Wednesday, 30 September 2020

A dream interview

Updated: September 28, 2013 5:15 pm

India that is bharat

 

IT must have been something that Satiricus ate for dinner the other night. Why otherwise would he have had such a weird dream? He dreamt that dream the day the papers reported that Rahul Gandhi was finally ready for being on record on the myriad problems facing the country on which he was so far eloquently silent. That day the editor sent him to interview Rahul and record some of those valuable views. It was a dream of a chance. So Satiricus dreamt he went, adequately equipped with pen and paper, to see Rahul. But what happened? He was shooed away from the gate. Even the watchman at the gate refused to be interviewed. Satiricus sadly shuffled back. No Rahul, no interview. So no additional peanuts the editor had promised. What to do? Suddenly Satiricus had a brilliant idea. Why not dream up the interview? The editor won’t know, he was too busy to notice. So herewith the report of Satiricus’s interview of Rahul Gandhi that did not take place :

Sat: You have said poverty is a state of the mind and material things are immaterial. So what is your plan to make Indians mentally rich?

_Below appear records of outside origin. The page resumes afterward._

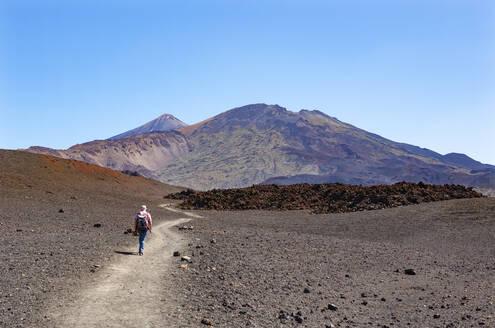 Senior man hiking along trail stretching across brown barren landscape of Tenerife island - WWF05556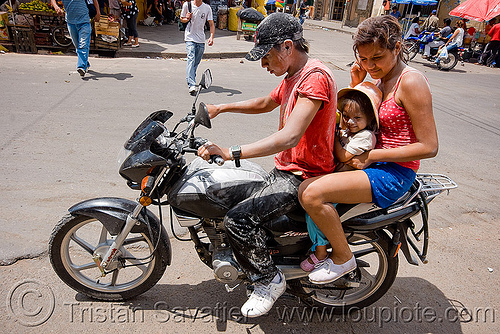 family on motorcycle - carnaval - carnival in jujuy capital (argentina), andean carnival, man, motorbike, noroeste argentino, people, rider, riding, san salvador de jujuy, three, woman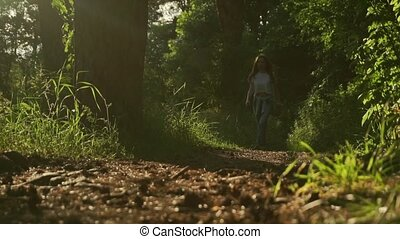 Brunette girl walking towards camera in sunset coniferous...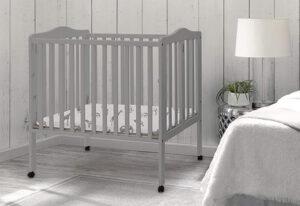 Delta Children Folding Portable Mini Baby Crib with 1.5-inch Mattress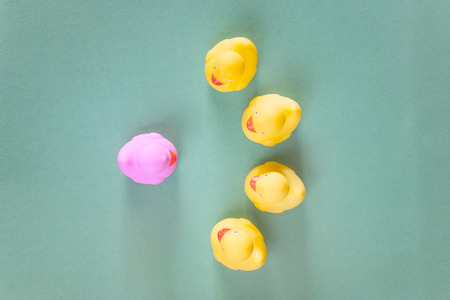 Discrimination and social exclusion concept with different color rubber ducks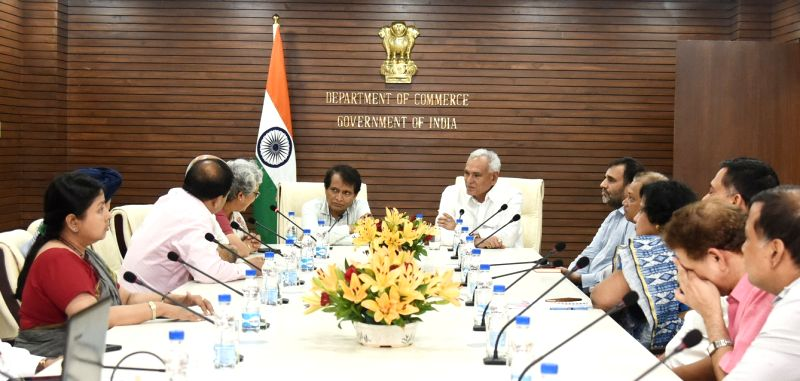 Union Commerce and Industry Minister Suresh Prabhakar Prabhu addresses during  inauguration of a conference hall in New Delhi on June 8, 2018. Also seen Union MoS Commerce and Industry ... - Suresh Prabhakar Prabhu and R. Chaudhary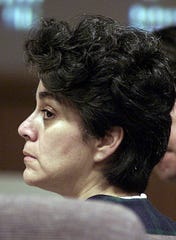 Socorro Caro listens during her murder trial at Ventura County Superior Court on Oct. 2, 2001, in Ventura, Calif.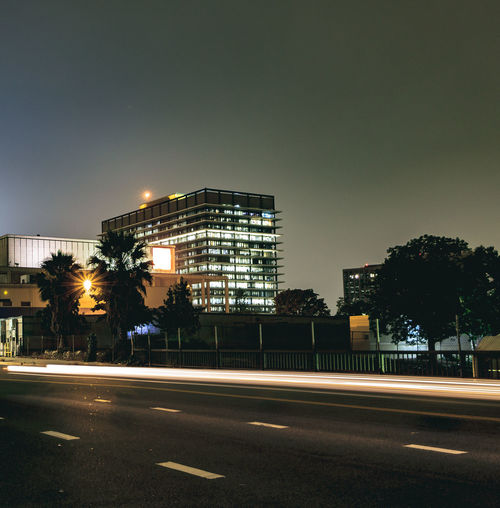 Light Trail in front of Building on Road Architecture Building Exterior Built Structure City City Street Cityscape Illuminated Motion Night No People Outdoors Road Sky Street Transportation Tree Urban Road Adapted To The City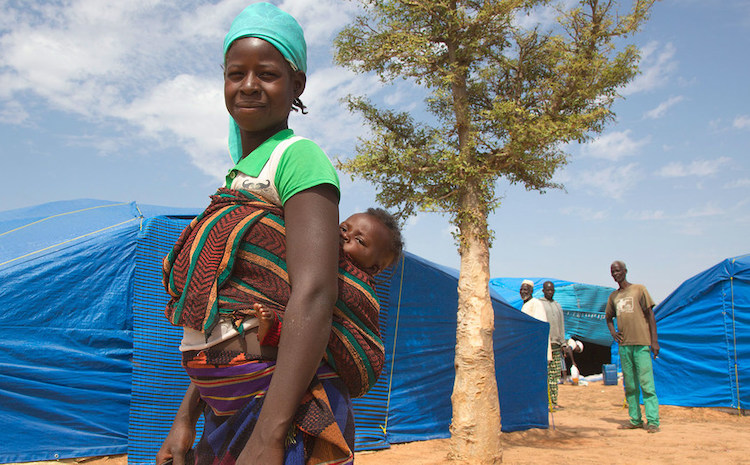 Photo: A mother and her baby at the IDP Pissila campsite in Burkina Faso. Credit: WFP/Marwa Awad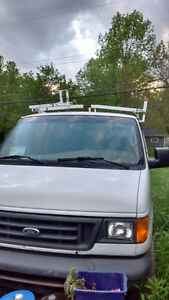 2005 Ford E-250 Vans. Two for one deal.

RaGa: Signor Satiricus, being an illiterate and ignorant journalist you do not know that there are mind-altering drugs. So I propose to put all so-called poor people on this drug. That will alter their mind and make them feel rich. I shall set up a pharma company to produce pills of this drug and sell them cheap through Wal-Mart, whom we have invited to be the government’s grocer. One of our senior ministers has recently pointed out that a poor Indian can eat and live on a rupee a day. I shall point out that instead of wasting a rupee on eating something it would be far more convenient to spend it on popping a pill of this drug.


Devout Democrat


Satiricus is a devout democrat. As such he is always with the majority. So when, not long back, Justice Katju gave the judgement that ninety per cent Indians are idiots, law-abiding Satiricus had accepted it. But now, in a rare reversal of the verdict, Justice Katju said the other day that he is sorry he said ninety per cent Indians are idiots. Does this mean Satiricus is no more with the majority? That would be an aspersion on his devotion to democracy. It would also adversely affect his status as an illiterate journalist. He could qualify for that status only because he was a school dropout. For, as Mark Twain has pointed out, God first made an idiot for practice, and then he made the school board.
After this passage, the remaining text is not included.